中村とうようさん追悼 12

 「フォークからロックへ」は、新書サイズで主婦と生活社「Rock Music Library」
の一冊です。この単行本は、71年刊行ですから、この時はすでに
「ニュー・ミュージック・マガジン」を立ち上げていました。「フォークからロックへ」
の自分史にあたるところには、次のようにあります。
「 音楽評論を職業にしようと、本気で意欲をもやし始めたのは一九六一年の春ごろの
ことだったと思う。
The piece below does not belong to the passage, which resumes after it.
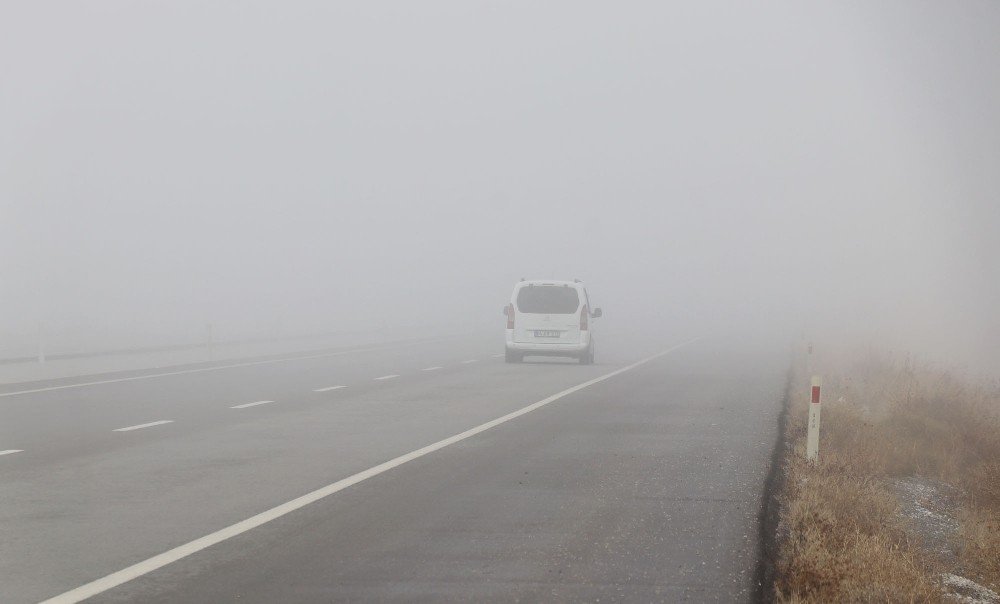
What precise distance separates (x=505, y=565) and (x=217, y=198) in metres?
146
実をいうと、この少し前、ぼくは自分で音楽雑誌を出そうと思って、
レコード会社に広告の依頼をして廻ったことがある。だが、どこの馬の骨だかわからない
若僧にホイホイ広告を出してくれるほど、レコード会社も甘くはなかった。一定額以上
の広告の目算が立たないと雑誌は成り立たない。まったくあっけなく、この計画は流産
してしまった。」
 60年秋に銀行をやめてから、フリーターとなって学生時代からバイトをしていたガリ
版印刷でもって生活を支えていたのですが、なんとか音楽で生計を立てたいと考えてか
らが、音楽業界での修行時代であったわけです。
 念願の雑誌を創刊したのは69年4月ですが、その半年以上も前から準備をしていたと
あります。
「68年秋ごろから、ぼくは、自分と音楽との取り組みの姿勢を明確に打ち出すために
小さな個人雑誌を作ろうと考え始めた。暮れ近くになって、たまたまその考えを飯塚
晃東氏に打ち明けたことがら、『ニュー・ミュージック・マガジン』のアイディアへと
発展して行った。69年4月、A4版本文64ページのリトル・マガジン
『ニュー・ミュージック・マガジン』がスタートした。」
 時代の転換点となる968年であります。当方は、地方の高校3年生でありました。
朝日ジャーナルくらいは手にしていましたでしょうか。中村とうようさんにも引き続き
で注目をしていましたので、とうようさんが雑誌を立ち上げるというニュースは聞こえ
ておりました。

この新聞記事は、68年「朝日新聞」のもので、当方の一番古いスクラップブックにある
ものです。数学のノートに貼り込んであるのですが、もともと数学が弱い当方には、下
に見えている積分の数式が、ほとんど理解できません。これの裏には、映画評論家の
佐藤忠男」さんを取り上げた「人 その意見」がありました。
 このとうようさんの記事には、「本心から歌えるフォーク・ソングを推進する音楽評論
家」とあります。とうようさんの発言を次のように紹介しています。
「 虚構の世界にある歌の世界をなんとか現実の人間に即した生きた歌へもどしたい。
夕日が沈んだ後の歌も悪いとはいわないが、もっと前向きの、若い世代の訴えや叫びに
マスコミや一般の人も目をむけてほしい。大衆文化の主流は音楽といっていい気がする。
頼まれ原稿やディスク・ジョッキーなど、漫然と仕事をやっていては取残される。
若い世代の現場に飛込み一緒に行動しなければ現代に生きた良い仕事もできないで
しょう。」
 これに続き、記者の文章が次のように続きました。
「 心から歌える新しい大衆の歌の運動とともに、来春は『スモール・マガジン』を自費
で出版し、若い層がどんな歌を望んでいるのか探求してゆくそうだ。」
 この記事の掲載はいつのことかわかっていないのですが、「若い世代の現場に飛込み
一緒に行動」というところに68年の時代を強く感じることです。